When a type of quantum (elementary) particle is absent it just means that the field of that particle is in the quantum "vacuum state". But "vacuum state" does not mean absence of everything concerning that field. The vacuum state has various physical properties in spite of its name: It is nothing but a possible state or quantum configuration of the field, usually the most symmetric quantum state of that field with respect all possible symmetries.

Moreover, even if the quantum state of a certain quantum field is the vacuum one, the interaction with other fields, theoretically represented by an interaction Lagrangian does exist. Just the existence of that interaction is responsible for possible transition processes form the vacuum to other quantum states.

In relativistic quantum physics, also the number of particles of a certain field is a quantum observable exactly as the momentum is. So the number of particles follows the same rules of general QM. By means of a quantum transition, you can pass from a state with zero particles (the vacuum state which is however a state) to a state with some particles.

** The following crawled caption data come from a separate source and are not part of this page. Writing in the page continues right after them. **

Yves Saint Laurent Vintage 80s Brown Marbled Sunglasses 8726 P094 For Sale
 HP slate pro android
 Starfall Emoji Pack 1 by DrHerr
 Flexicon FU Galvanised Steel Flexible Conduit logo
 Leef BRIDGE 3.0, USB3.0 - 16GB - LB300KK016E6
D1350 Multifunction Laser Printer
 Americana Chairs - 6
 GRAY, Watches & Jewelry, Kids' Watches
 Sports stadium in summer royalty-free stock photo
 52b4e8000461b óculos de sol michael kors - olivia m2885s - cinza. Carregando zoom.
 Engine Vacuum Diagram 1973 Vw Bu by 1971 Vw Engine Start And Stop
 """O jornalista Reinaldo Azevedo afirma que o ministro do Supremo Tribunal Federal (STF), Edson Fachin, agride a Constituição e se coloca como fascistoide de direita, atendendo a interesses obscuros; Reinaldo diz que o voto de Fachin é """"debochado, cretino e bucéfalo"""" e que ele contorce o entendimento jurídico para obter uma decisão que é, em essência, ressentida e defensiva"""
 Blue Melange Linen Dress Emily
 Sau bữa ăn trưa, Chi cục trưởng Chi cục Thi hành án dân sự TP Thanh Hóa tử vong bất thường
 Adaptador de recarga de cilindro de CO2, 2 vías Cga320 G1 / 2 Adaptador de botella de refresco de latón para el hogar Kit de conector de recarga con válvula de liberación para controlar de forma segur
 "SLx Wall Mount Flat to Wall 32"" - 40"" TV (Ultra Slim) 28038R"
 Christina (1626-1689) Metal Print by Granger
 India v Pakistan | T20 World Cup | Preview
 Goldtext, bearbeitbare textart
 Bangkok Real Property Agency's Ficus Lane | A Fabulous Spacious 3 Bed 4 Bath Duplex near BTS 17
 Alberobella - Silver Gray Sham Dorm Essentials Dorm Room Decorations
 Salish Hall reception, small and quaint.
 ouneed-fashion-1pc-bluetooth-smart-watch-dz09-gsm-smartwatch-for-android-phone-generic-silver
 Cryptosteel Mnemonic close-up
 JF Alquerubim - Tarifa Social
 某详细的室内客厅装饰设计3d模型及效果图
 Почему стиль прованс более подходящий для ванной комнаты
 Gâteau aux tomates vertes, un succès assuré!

When some already existing particles make free an amount of momentum and energy, in principle, these quantities can be spent in changing the states into all states admitted by the conservation lows of the physical system. Each possibility has its own probability to become real in accordance with quantum rules described by the interaction Lagrangian. In particular the vacuum state of a field can be transformed into a different quantum state containing particles, in principle for every conceivable quantum field.

As an example consider the hydrogen atom (actually I will consider the electron only). The electron in the atom, in particular, interacts with the external (i.e. not produced by the proton) EM field, even if this EM field is in the vacuum state (absence of photons). The composite state of the complete system: electron in the ground state and EM field in the vacuum state is stable. But if you lift the electron to the first excited level of the atom and keep the EM field in the vacuum state, you have an unstable overall state in view of the particular form of the interaction Lagrangian. There is a non-negligible probability to transform the vacuum EM state into a state containing photons and the excited state of the electron into the ground state. In this case the energy content of the electron (the difference with respect to the energy of the ground state) passes to the state of EM field in terms of one or more photons.